Ah Deniz ah! Kim üzdü ki
seni, hayat mıydı bu ihanetin gerçek sebebi yoksa; kaderimizde mi yazılıydı ?
Dönsek baksak geri, belki de hiçbir sebebin önemi kalmadı: çünkü olan bir kere olduktan sonra geri gelmiyor hiçbir
şey. Akan gözyaşı nasıl dönmüyorsa geri,
geçen zamana da dur diyemeyeceğiz. Peki ne oldu şimdi, günlerimizden sorumlu;
yarınlardan umutlu; dünlerde mahcup ve boynu bükük mü kaldık ? Öyleyse neden
dünün acıları bugüne kaldı ve biz bütün sorumluluklarından kaçıyoruz günün? O
zaman anlamı kalmadı yarının, hadi umutlarımızı söndürüp uyuyalım.
Uyan Deniz, uyan! Yeni
gün seni de çağırıyor, katıl kaldığın yerden. Tamam, biliyorum istediğin yerde
bırakmadın ve gidiş yolundan da puan alamadın ama hayat bu ne yazık ki! Ona
sorarsan eğ başını usul usul yürü şimdi. Fakat korkma hemen sanma ki tüm yollar
çakıllı, elbet bir ışık vardır önünde sonuna kadar gidilesi gelen. Bilirim
biraz cesaret ister ama sen de biliyorsun Deniz, kolunu hiç boş bırakmadım. Çok
tökezledik ama hiç düşmedik değil mi ?
Hayat böyle Deniz! Dün, bugün, yarın aynıdır. Sonra bir bakmışsın sıcak çay dökülen soğuk bardak gibi çatlamışsın ince ince. Hem de ne çatlama parçanı bulana aşk olsun, akar çatlaklarından gözyaşların ama toplayamaz acılarını bir su birikintisinde.
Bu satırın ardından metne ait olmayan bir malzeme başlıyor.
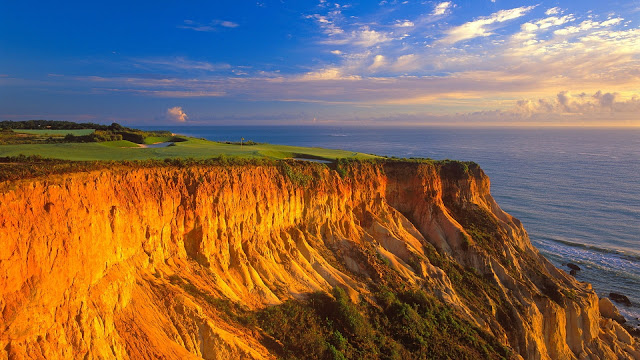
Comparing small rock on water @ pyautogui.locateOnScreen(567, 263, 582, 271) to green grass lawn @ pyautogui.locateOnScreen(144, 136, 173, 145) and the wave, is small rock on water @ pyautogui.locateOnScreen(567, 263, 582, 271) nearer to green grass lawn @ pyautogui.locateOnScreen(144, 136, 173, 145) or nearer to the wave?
the wave

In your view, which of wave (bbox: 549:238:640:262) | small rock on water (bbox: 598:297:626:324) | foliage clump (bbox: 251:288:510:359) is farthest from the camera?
wave (bbox: 549:238:640:262)

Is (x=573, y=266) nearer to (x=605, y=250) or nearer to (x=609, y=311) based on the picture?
(x=605, y=250)

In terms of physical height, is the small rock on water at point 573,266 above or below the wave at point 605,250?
below

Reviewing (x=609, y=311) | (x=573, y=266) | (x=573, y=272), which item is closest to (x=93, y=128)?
(x=609, y=311)

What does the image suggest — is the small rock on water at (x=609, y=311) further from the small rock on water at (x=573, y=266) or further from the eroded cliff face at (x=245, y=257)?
the small rock on water at (x=573, y=266)

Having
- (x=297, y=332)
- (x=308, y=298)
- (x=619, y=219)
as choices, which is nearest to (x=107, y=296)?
(x=297, y=332)

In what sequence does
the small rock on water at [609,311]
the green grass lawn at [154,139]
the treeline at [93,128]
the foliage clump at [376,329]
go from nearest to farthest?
the foliage clump at [376,329], the treeline at [93,128], the small rock on water at [609,311], the green grass lawn at [154,139]

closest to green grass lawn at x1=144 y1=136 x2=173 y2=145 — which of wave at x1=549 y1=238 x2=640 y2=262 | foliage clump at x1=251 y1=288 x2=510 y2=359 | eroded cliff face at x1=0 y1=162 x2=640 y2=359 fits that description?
eroded cliff face at x1=0 y1=162 x2=640 y2=359

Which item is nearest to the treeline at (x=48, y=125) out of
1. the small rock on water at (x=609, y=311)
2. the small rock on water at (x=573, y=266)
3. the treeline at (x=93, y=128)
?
the treeline at (x=93, y=128)
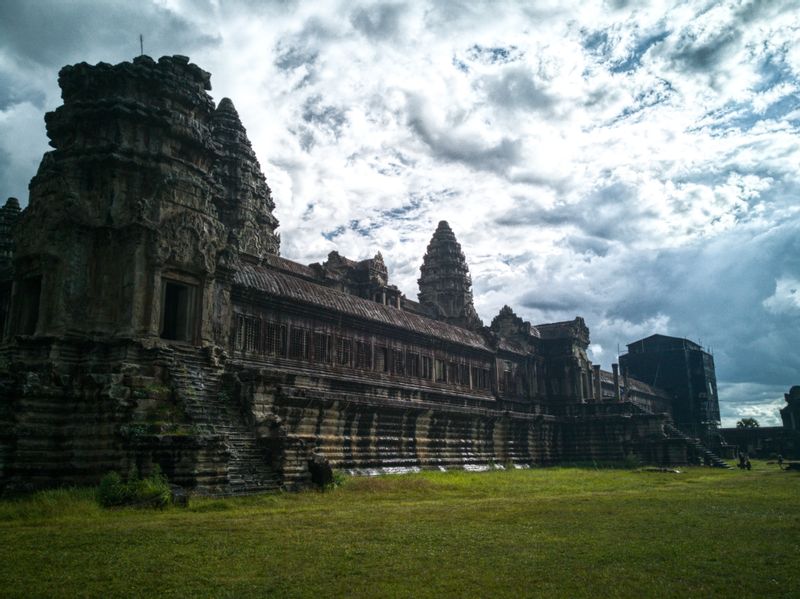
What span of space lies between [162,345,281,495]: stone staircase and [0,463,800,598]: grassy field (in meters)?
1.53

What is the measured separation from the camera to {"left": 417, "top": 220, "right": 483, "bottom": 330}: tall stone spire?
73.1 metres

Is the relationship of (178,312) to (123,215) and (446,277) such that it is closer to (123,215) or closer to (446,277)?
(123,215)

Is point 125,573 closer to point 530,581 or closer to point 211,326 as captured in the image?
point 530,581

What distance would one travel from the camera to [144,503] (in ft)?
51.2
Biliyorum, biliyorum gönlümün sultanı hem de hiç kimsenin bilmek istemeyeceği kadar. Fakat elimi yakacağını bile bile uzanmak istiyorum o sıcak sobaya. Varsın yansın, varsın bir iz de ben de kalsın. Üzerindeki ateşi biraz söndüreceğini bilsem, sarılır sobaya bütün soğuğumu verirdim acına.